Suppose his plan is to do something on the scale of Hiroshima. The casualties of the World Trade Center will seem minimal, almost negligible by comparison to what he hopes to do to one of our major cities. New York? Washington? Chicago? Los Angeles?
The chance that I and my family, and all those among whom I have worked these last half dozen years, will turn to vapor within an instant, does not seem so terribly remote.
And my job is to find a way to help people, through faith, to overcome their fear.
It's interesting to me that if the policy adopted had been one of restraint, many voices are prepared say that any further attacks constitute proof that a nonviolent response to violence is naive and does not work. Where will these voices be in the event of a further attack following a violent response? Will the same logic be followed, to conclude that a violent response to violence is naive and does not work?

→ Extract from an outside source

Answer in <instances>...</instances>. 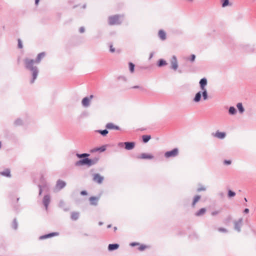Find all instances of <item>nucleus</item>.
<instances>
[{"instance_id": "obj_1", "label": "nucleus", "mask_w": 256, "mask_h": 256, "mask_svg": "<svg viewBox=\"0 0 256 256\" xmlns=\"http://www.w3.org/2000/svg\"><path fill=\"white\" fill-rule=\"evenodd\" d=\"M46 56L44 52H42L38 54L36 56V60L26 58L24 60L25 67L32 72V78L30 81V84H33L37 78L38 70L37 66H34V62L37 64L40 63L42 59Z\"/></svg>"}, {"instance_id": "obj_2", "label": "nucleus", "mask_w": 256, "mask_h": 256, "mask_svg": "<svg viewBox=\"0 0 256 256\" xmlns=\"http://www.w3.org/2000/svg\"><path fill=\"white\" fill-rule=\"evenodd\" d=\"M98 157H95L92 159L89 158H86L80 159L77 161L75 163V166H90L92 165L96 164L99 160Z\"/></svg>"}, {"instance_id": "obj_3", "label": "nucleus", "mask_w": 256, "mask_h": 256, "mask_svg": "<svg viewBox=\"0 0 256 256\" xmlns=\"http://www.w3.org/2000/svg\"><path fill=\"white\" fill-rule=\"evenodd\" d=\"M122 17V16L116 14L108 18V23L110 26L113 25H119L122 22V20H120V18Z\"/></svg>"}, {"instance_id": "obj_4", "label": "nucleus", "mask_w": 256, "mask_h": 256, "mask_svg": "<svg viewBox=\"0 0 256 256\" xmlns=\"http://www.w3.org/2000/svg\"><path fill=\"white\" fill-rule=\"evenodd\" d=\"M178 154V149L174 148L171 150L167 151L164 153V156L166 158H173L177 156Z\"/></svg>"}, {"instance_id": "obj_5", "label": "nucleus", "mask_w": 256, "mask_h": 256, "mask_svg": "<svg viewBox=\"0 0 256 256\" xmlns=\"http://www.w3.org/2000/svg\"><path fill=\"white\" fill-rule=\"evenodd\" d=\"M178 68V62L176 56H173L170 60V68L176 70Z\"/></svg>"}, {"instance_id": "obj_6", "label": "nucleus", "mask_w": 256, "mask_h": 256, "mask_svg": "<svg viewBox=\"0 0 256 256\" xmlns=\"http://www.w3.org/2000/svg\"><path fill=\"white\" fill-rule=\"evenodd\" d=\"M240 48L244 52H252L254 50L253 48L248 44H241L240 45Z\"/></svg>"}, {"instance_id": "obj_7", "label": "nucleus", "mask_w": 256, "mask_h": 256, "mask_svg": "<svg viewBox=\"0 0 256 256\" xmlns=\"http://www.w3.org/2000/svg\"><path fill=\"white\" fill-rule=\"evenodd\" d=\"M242 218H240L238 221H234V228L238 232L241 231V227L242 226Z\"/></svg>"}, {"instance_id": "obj_8", "label": "nucleus", "mask_w": 256, "mask_h": 256, "mask_svg": "<svg viewBox=\"0 0 256 256\" xmlns=\"http://www.w3.org/2000/svg\"><path fill=\"white\" fill-rule=\"evenodd\" d=\"M104 180V178L98 174H94L93 180L98 184H100Z\"/></svg>"}, {"instance_id": "obj_9", "label": "nucleus", "mask_w": 256, "mask_h": 256, "mask_svg": "<svg viewBox=\"0 0 256 256\" xmlns=\"http://www.w3.org/2000/svg\"><path fill=\"white\" fill-rule=\"evenodd\" d=\"M58 235H59V233L58 232H50V233H49V234H46L41 236L39 238H40V240H44V239H46V238H52V236H58Z\"/></svg>"}, {"instance_id": "obj_10", "label": "nucleus", "mask_w": 256, "mask_h": 256, "mask_svg": "<svg viewBox=\"0 0 256 256\" xmlns=\"http://www.w3.org/2000/svg\"><path fill=\"white\" fill-rule=\"evenodd\" d=\"M93 95H90V98L85 97L82 101V105L84 107H88L90 106V100L93 98Z\"/></svg>"}, {"instance_id": "obj_11", "label": "nucleus", "mask_w": 256, "mask_h": 256, "mask_svg": "<svg viewBox=\"0 0 256 256\" xmlns=\"http://www.w3.org/2000/svg\"><path fill=\"white\" fill-rule=\"evenodd\" d=\"M136 145V143L134 142H124V148L126 150H132Z\"/></svg>"}, {"instance_id": "obj_12", "label": "nucleus", "mask_w": 256, "mask_h": 256, "mask_svg": "<svg viewBox=\"0 0 256 256\" xmlns=\"http://www.w3.org/2000/svg\"><path fill=\"white\" fill-rule=\"evenodd\" d=\"M212 134L214 136L222 140L225 138L226 136V134L224 132H220L218 130H217L215 133H212Z\"/></svg>"}, {"instance_id": "obj_13", "label": "nucleus", "mask_w": 256, "mask_h": 256, "mask_svg": "<svg viewBox=\"0 0 256 256\" xmlns=\"http://www.w3.org/2000/svg\"><path fill=\"white\" fill-rule=\"evenodd\" d=\"M50 202V196L49 194H46L44 196L42 200V203L46 208V209H48V206Z\"/></svg>"}, {"instance_id": "obj_14", "label": "nucleus", "mask_w": 256, "mask_h": 256, "mask_svg": "<svg viewBox=\"0 0 256 256\" xmlns=\"http://www.w3.org/2000/svg\"><path fill=\"white\" fill-rule=\"evenodd\" d=\"M106 129L108 130H120V128L118 126L114 124L112 122L108 123L106 125Z\"/></svg>"}, {"instance_id": "obj_15", "label": "nucleus", "mask_w": 256, "mask_h": 256, "mask_svg": "<svg viewBox=\"0 0 256 256\" xmlns=\"http://www.w3.org/2000/svg\"><path fill=\"white\" fill-rule=\"evenodd\" d=\"M208 84V80L206 78H202L200 82V86L202 90H206V86Z\"/></svg>"}, {"instance_id": "obj_16", "label": "nucleus", "mask_w": 256, "mask_h": 256, "mask_svg": "<svg viewBox=\"0 0 256 256\" xmlns=\"http://www.w3.org/2000/svg\"><path fill=\"white\" fill-rule=\"evenodd\" d=\"M154 158V156L150 154L142 153L140 156H137L138 159H152Z\"/></svg>"}, {"instance_id": "obj_17", "label": "nucleus", "mask_w": 256, "mask_h": 256, "mask_svg": "<svg viewBox=\"0 0 256 256\" xmlns=\"http://www.w3.org/2000/svg\"><path fill=\"white\" fill-rule=\"evenodd\" d=\"M66 186V182L61 180H58L56 182V187L58 188L60 190H62V188H64Z\"/></svg>"}, {"instance_id": "obj_18", "label": "nucleus", "mask_w": 256, "mask_h": 256, "mask_svg": "<svg viewBox=\"0 0 256 256\" xmlns=\"http://www.w3.org/2000/svg\"><path fill=\"white\" fill-rule=\"evenodd\" d=\"M99 198L96 196H91L90 198V204L92 206H96L98 204Z\"/></svg>"}, {"instance_id": "obj_19", "label": "nucleus", "mask_w": 256, "mask_h": 256, "mask_svg": "<svg viewBox=\"0 0 256 256\" xmlns=\"http://www.w3.org/2000/svg\"><path fill=\"white\" fill-rule=\"evenodd\" d=\"M106 150V146L104 145L100 147L96 148H94L90 150V152H98V151H99L100 152H104Z\"/></svg>"}, {"instance_id": "obj_20", "label": "nucleus", "mask_w": 256, "mask_h": 256, "mask_svg": "<svg viewBox=\"0 0 256 256\" xmlns=\"http://www.w3.org/2000/svg\"><path fill=\"white\" fill-rule=\"evenodd\" d=\"M119 248V244H110L108 246V250L113 251L117 250Z\"/></svg>"}, {"instance_id": "obj_21", "label": "nucleus", "mask_w": 256, "mask_h": 256, "mask_svg": "<svg viewBox=\"0 0 256 256\" xmlns=\"http://www.w3.org/2000/svg\"><path fill=\"white\" fill-rule=\"evenodd\" d=\"M158 37L160 38L162 40H165L166 38V33L162 30H160L158 31Z\"/></svg>"}, {"instance_id": "obj_22", "label": "nucleus", "mask_w": 256, "mask_h": 256, "mask_svg": "<svg viewBox=\"0 0 256 256\" xmlns=\"http://www.w3.org/2000/svg\"><path fill=\"white\" fill-rule=\"evenodd\" d=\"M202 98L201 91H199L196 93L193 99V101L195 102H199Z\"/></svg>"}, {"instance_id": "obj_23", "label": "nucleus", "mask_w": 256, "mask_h": 256, "mask_svg": "<svg viewBox=\"0 0 256 256\" xmlns=\"http://www.w3.org/2000/svg\"><path fill=\"white\" fill-rule=\"evenodd\" d=\"M206 208H201L199 210L196 212L194 215L196 216H203L206 212Z\"/></svg>"}, {"instance_id": "obj_24", "label": "nucleus", "mask_w": 256, "mask_h": 256, "mask_svg": "<svg viewBox=\"0 0 256 256\" xmlns=\"http://www.w3.org/2000/svg\"><path fill=\"white\" fill-rule=\"evenodd\" d=\"M80 216V213L78 212H72L71 213L70 218L73 220H78Z\"/></svg>"}, {"instance_id": "obj_25", "label": "nucleus", "mask_w": 256, "mask_h": 256, "mask_svg": "<svg viewBox=\"0 0 256 256\" xmlns=\"http://www.w3.org/2000/svg\"><path fill=\"white\" fill-rule=\"evenodd\" d=\"M201 196L200 195H196L194 198L192 204V207L194 208L196 206V203L200 199Z\"/></svg>"}, {"instance_id": "obj_26", "label": "nucleus", "mask_w": 256, "mask_h": 256, "mask_svg": "<svg viewBox=\"0 0 256 256\" xmlns=\"http://www.w3.org/2000/svg\"><path fill=\"white\" fill-rule=\"evenodd\" d=\"M0 174L6 177H10V170L9 169H6L4 171L0 172Z\"/></svg>"}, {"instance_id": "obj_27", "label": "nucleus", "mask_w": 256, "mask_h": 256, "mask_svg": "<svg viewBox=\"0 0 256 256\" xmlns=\"http://www.w3.org/2000/svg\"><path fill=\"white\" fill-rule=\"evenodd\" d=\"M90 156L89 154L88 153H83V154H76V156L82 159V158H88V157Z\"/></svg>"}, {"instance_id": "obj_28", "label": "nucleus", "mask_w": 256, "mask_h": 256, "mask_svg": "<svg viewBox=\"0 0 256 256\" xmlns=\"http://www.w3.org/2000/svg\"><path fill=\"white\" fill-rule=\"evenodd\" d=\"M228 112V114L232 116L236 114L237 112L236 108L233 106H231L229 108Z\"/></svg>"}, {"instance_id": "obj_29", "label": "nucleus", "mask_w": 256, "mask_h": 256, "mask_svg": "<svg viewBox=\"0 0 256 256\" xmlns=\"http://www.w3.org/2000/svg\"><path fill=\"white\" fill-rule=\"evenodd\" d=\"M166 62L164 59H160L157 62V66L158 67H162L164 66H166Z\"/></svg>"}, {"instance_id": "obj_30", "label": "nucleus", "mask_w": 256, "mask_h": 256, "mask_svg": "<svg viewBox=\"0 0 256 256\" xmlns=\"http://www.w3.org/2000/svg\"><path fill=\"white\" fill-rule=\"evenodd\" d=\"M236 107L240 114H242L244 112V108L242 104V103H238L236 104Z\"/></svg>"}, {"instance_id": "obj_31", "label": "nucleus", "mask_w": 256, "mask_h": 256, "mask_svg": "<svg viewBox=\"0 0 256 256\" xmlns=\"http://www.w3.org/2000/svg\"><path fill=\"white\" fill-rule=\"evenodd\" d=\"M201 94L204 100H205L208 98V94L206 90H202Z\"/></svg>"}, {"instance_id": "obj_32", "label": "nucleus", "mask_w": 256, "mask_h": 256, "mask_svg": "<svg viewBox=\"0 0 256 256\" xmlns=\"http://www.w3.org/2000/svg\"><path fill=\"white\" fill-rule=\"evenodd\" d=\"M151 138L150 135H143L142 136V140L144 143H147Z\"/></svg>"}, {"instance_id": "obj_33", "label": "nucleus", "mask_w": 256, "mask_h": 256, "mask_svg": "<svg viewBox=\"0 0 256 256\" xmlns=\"http://www.w3.org/2000/svg\"><path fill=\"white\" fill-rule=\"evenodd\" d=\"M220 2L222 8H225L231 5L230 3L229 0H220Z\"/></svg>"}, {"instance_id": "obj_34", "label": "nucleus", "mask_w": 256, "mask_h": 256, "mask_svg": "<svg viewBox=\"0 0 256 256\" xmlns=\"http://www.w3.org/2000/svg\"><path fill=\"white\" fill-rule=\"evenodd\" d=\"M23 122L20 118H17L14 122V124L16 126H20L22 125Z\"/></svg>"}, {"instance_id": "obj_35", "label": "nucleus", "mask_w": 256, "mask_h": 256, "mask_svg": "<svg viewBox=\"0 0 256 256\" xmlns=\"http://www.w3.org/2000/svg\"><path fill=\"white\" fill-rule=\"evenodd\" d=\"M18 223L16 218H14L12 222V228L14 230H16L18 228Z\"/></svg>"}, {"instance_id": "obj_36", "label": "nucleus", "mask_w": 256, "mask_h": 256, "mask_svg": "<svg viewBox=\"0 0 256 256\" xmlns=\"http://www.w3.org/2000/svg\"><path fill=\"white\" fill-rule=\"evenodd\" d=\"M96 132L101 134L102 136H106L108 134V132L107 129L103 130H98Z\"/></svg>"}, {"instance_id": "obj_37", "label": "nucleus", "mask_w": 256, "mask_h": 256, "mask_svg": "<svg viewBox=\"0 0 256 256\" xmlns=\"http://www.w3.org/2000/svg\"><path fill=\"white\" fill-rule=\"evenodd\" d=\"M129 70L131 73H133L134 70L135 65L132 62L128 63Z\"/></svg>"}, {"instance_id": "obj_38", "label": "nucleus", "mask_w": 256, "mask_h": 256, "mask_svg": "<svg viewBox=\"0 0 256 256\" xmlns=\"http://www.w3.org/2000/svg\"><path fill=\"white\" fill-rule=\"evenodd\" d=\"M236 192L230 190H228V196L229 198H231L234 197L236 196Z\"/></svg>"}, {"instance_id": "obj_39", "label": "nucleus", "mask_w": 256, "mask_h": 256, "mask_svg": "<svg viewBox=\"0 0 256 256\" xmlns=\"http://www.w3.org/2000/svg\"><path fill=\"white\" fill-rule=\"evenodd\" d=\"M196 59V56L194 54H192L190 55V58H188V60H189L191 62H193Z\"/></svg>"}, {"instance_id": "obj_40", "label": "nucleus", "mask_w": 256, "mask_h": 256, "mask_svg": "<svg viewBox=\"0 0 256 256\" xmlns=\"http://www.w3.org/2000/svg\"><path fill=\"white\" fill-rule=\"evenodd\" d=\"M18 48H23V46H22V42L20 38H18Z\"/></svg>"}, {"instance_id": "obj_41", "label": "nucleus", "mask_w": 256, "mask_h": 256, "mask_svg": "<svg viewBox=\"0 0 256 256\" xmlns=\"http://www.w3.org/2000/svg\"><path fill=\"white\" fill-rule=\"evenodd\" d=\"M206 190V188L204 186H201L197 189V192H200L201 191H205Z\"/></svg>"}, {"instance_id": "obj_42", "label": "nucleus", "mask_w": 256, "mask_h": 256, "mask_svg": "<svg viewBox=\"0 0 256 256\" xmlns=\"http://www.w3.org/2000/svg\"><path fill=\"white\" fill-rule=\"evenodd\" d=\"M132 88H134V89L138 88V89H140L141 90H142V91L145 90V89L143 87L140 86H134Z\"/></svg>"}, {"instance_id": "obj_43", "label": "nucleus", "mask_w": 256, "mask_h": 256, "mask_svg": "<svg viewBox=\"0 0 256 256\" xmlns=\"http://www.w3.org/2000/svg\"><path fill=\"white\" fill-rule=\"evenodd\" d=\"M218 230L220 232H228V230L226 228H218Z\"/></svg>"}, {"instance_id": "obj_44", "label": "nucleus", "mask_w": 256, "mask_h": 256, "mask_svg": "<svg viewBox=\"0 0 256 256\" xmlns=\"http://www.w3.org/2000/svg\"><path fill=\"white\" fill-rule=\"evenodd\" d=\"M146 248V246L142 244L138 248V250L140 251L144 250Z\"/></svg>"}, {"instance_id": "obj_45", "label": "nucleus", "mask_w": 256, "mask_h": 256, "mask_svg": "<svg viewBox=\"0 0 256 256\" xmlns=\"http://www.w3.org/2000/svg\"><path fill=\"white\" fill-rule=\"evenodd\" d=\"M118 78V80H122L124 82H126V78L125 76H119Z\"/></svg>"}, {"instance_id": "obj_46", "label": "nucleus", "mask_w": 256, "mask_h": 256, "mask_svg": "<svg viewBox=\"0 0 256 256\" xmlns=\"http://www.w3.org/2000/svg\"><path fill=\"white\" fill-rule=\"evenodd\" d=\"M220 212V210H214L212 212L211 214L212 216H215Z\"/></svg>"}, {"instance_id": "obj_47", "label": "nucleus", "mask_w": 256, "mask_h": 256, "mask_svg": "<svg viewBox=\"0 0 256 256\" xmlns=\"http://www.w3.org/2000/svg\"><path fill=\"white\" fill-rule=\"evenodd\" d=\"M232 163V161L230 160H224V164L226 165L230 164Z\"/></svg>"}, {"instance_id": "obj_48", "label": "nucleus", "mask_w": 256, "mask_h": 256, "mask_svg": "<svg viewBox=\"0 0 256 256\" xmlns=\"http://www.w3.org/2000/svg\"><path fill=\"white\" fill-rule=\"evenodd\" d=\"M38 187L39 188V196L41 195L42 194V185H40V184H38Z\"/></svg>"}, {"instance_id": "obj_49", "label": "nucleus", "mask_w": 256, "mask_h": 256, "mask_svg": "<svg viewBox=\"0 0 256 256\" xmlns=\"http://www.w3.org/2000/svg\"><path fill=\"white\" fill-rule=\"evenodd\" d=\"M85 31V28L84 27V26H81L80 28H79V32L80 33H83Z\"/></svg>"}, {"instance_id": "obj_50", "label": "nucleus", "mask_w": 256, "mask_h": 256, "mask_svg": "<svg viewBox=\"0 0 256 256\" xmlns=\"http://www.w3.org/2000/svg\"><path fill=\"white\" fill-rule=\"evenodd\" d=\"M110 51L111 52H115V48H113V46L112 44L110 46Z\"/></svg>"}, {"instance_id": "obj_51", "label": "nucleus", "mask_w": 256, "mask_h": 256, "mask_svg": "<svg viewBox=\"0 0 256 256\" xmlns=\"http://www.w3.org/2000/svg\"><path fill=\"white\" fill-rule=\"evenodd\" d=\"M80 194L82 196H86L88 194V192L86 190H82L80 192Z\"/></svg>"}, {"instance_id": "obj_52", "label": "nucleus", "mask_w": 256, "mask_h": 256, "mask_svg": "<svg viewBox=\"0 0 256 256\" xmlns=\"http://www.w3.org/2000/svg\"><path fill=\"white\" fill-rule=\"evenodd\" d=\"M138 244H139L138 242H132L130 244V246H137Z\"/></svg>"}, {"instance_id": "obj_53", "label": "nucleus", "mask_w": 256, "mask_h": 256, "mask_svg": "<svg viewBox=\"0 0 256 256\" xmlns=\"http://www.w3.org/2000/svg\"><path fill=\"white\" fill-rule=\"evenodd\" d=\"M124 146V142H120L118 144V146L120 147H122Z\"/></svg>"}, {"instance_id": "obj_54", "label": "nucleus", "mask_w": 256, "mask_h": 256, "mask_svg": "<svg viewBox=\"0 0 256 256\" xmlns=\"http://www.w3.org/2000/svg\"><path fill=\"white\" fill-rule=\"evenodd\" d=\"M154 54V52H150V56H149L148 59L150 60L153 57Z\"/></svg>"}, {"instance_id": "obj_55", "label": "nucleus", "mask_w": 256, "mask_h": 256, "mask_svg": "<svg viewBox=\"0 0 256 256\" xmlns=\"http://www.w3.org/2000/svg\"><path fill=\"white\" fill-rule=\"evenodd\" d=\"M64 201H62V200H60V206H64Z\"/></svg>"}, {"instance_id": "obj_56", "label": "nucleus", "mask_w": 256, "mask_h": 256, "mask_svg": "<svg viewBox=\"0 0 256 256\" xmlns=\"http://www.w3.org/2000/svg\"><path fill=\"white\" fill-rule=\"evenodd\" d=\"M244 214H248L249 212V209L248 208H246L244 210Z\"/></svg>"}, {"instance_id": "obj_57", "label": "nucleus", "mask_w": 256, "mask_h": 256, "mask_svg": "<svg viewBox=\"0 0 256 256\" xmlns=\"http://www.w3.org/2000/svg\"><path fill=\"white\" fill-rule=\"evenodd\" d=\"M40 2V0H35V4L36 5H38V2Z\"/></svg>"}, {"instance_id": "obj_58", "label": "nucleus", "mask_w": 256, "mask_h": 256, "mask_svg": "<svg viewBox=\"0 0 256 256\" xmlns=\"http://www.w3.org/2000/svg\"><path fill=\"white\" fill-rule=\"evenodd\" d=\"M102 224H103V222H98V225H99V226H102Z\"/></svg>"}, {"instance_id": "obj_59", "label": "nucleus", "mask_w": 256, "mask_h": 256, "mask_svg": "<svg viewBox=\"0 0 256 256\" xmlns=\"http://www.w3.org/2000/svg\"><path fill=\"white\" fill-rule=\"evenodd\" d=\"M111 227H112V224H110L108 225V226H107V228H110Z\"/></svg>"}, {"instance_id": "obj_60", "label": "nucleus", "mask_w": 256, "mask_h": 256, "mask_svg": "<svg viewBox=\"0 0 256 256\" xmlns=\"http://www.w3.org/2000/svg\"><path fill=\"white\" fill-rule=\"evenodd\" d=\"M86 8V4H84L82 6V8Z\"/></svg>"}, {"instance_id": "obj_61", "label": "nucleus", "mask_w": 256, "mask_h": 256, "mask_svg": "<svg viewBox=\"0 0 256 256\" xmlns=\"http://www.w3.org/2000/svg\"><path fill=\"white\" fill-rule=\"evenodd\" d=\"M114 231H116V230H117V228H116V226H114Z\"/></svg>"}, {"instance_id": "obj_62", "label": "nucleus", "mask_w": 256, "mask_h": 256, "mask_svg": "<svg viewBox=\"0 0 256 256\" xmlns=\"http://www.w3.org/2000/svg\"><path fill=\"white\" fill-rule=\"evenodd\" d=\"M64 211H68V208H64Z\"/></svg>"}, {"instance_id": "obj_63", "label": "nucleus", "mask_w": 256, "mask_h": 256, "mask_svg": "<svg viewBox=\"0 0 256 256\" xmlns=\"http://www.w3.org/2000/svg\"><path fill=\"white\" fill-rule=\"evenodd\" d=\"M186 0L188 2H192L194 1V0Z\"/></svg>"}, {"instance_id": "obj_64", "label": "nucleus", "mask_w": 256, "mask_h": 256, "mask_svg": "<svg viewBox=\"0 0 256 256\" xmlns=\"http://www.w3.org/2000/svg\"><path fill=\"white\" fill-rule=\"evenodd\" d=\"M244 200L246 202H248V200H247V198H244Z\"/></svg>"}]
</instances>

I applaud the decision of the administration and its allies to provide food for the people of Afghanistan. I wonder, however, about the mixture of military and humanitarian activities. Last time we tried that was, let's see... in Somalia. That strategy was the brainchild of the outgoing administration of the senior Mr. Bush, although the violence against US personnel which we remember so well as an indication of the failure of that mission took place on the watch of his successor, who has borne the blame in the public eye for the results of a policy which he inherited. Lately bin Laden has claimed credit for that public humiliation of the US as well. In any case, giving away food at gunpoint is a peculiarly American form of charity, whose irony may be a bit too rich for some observers.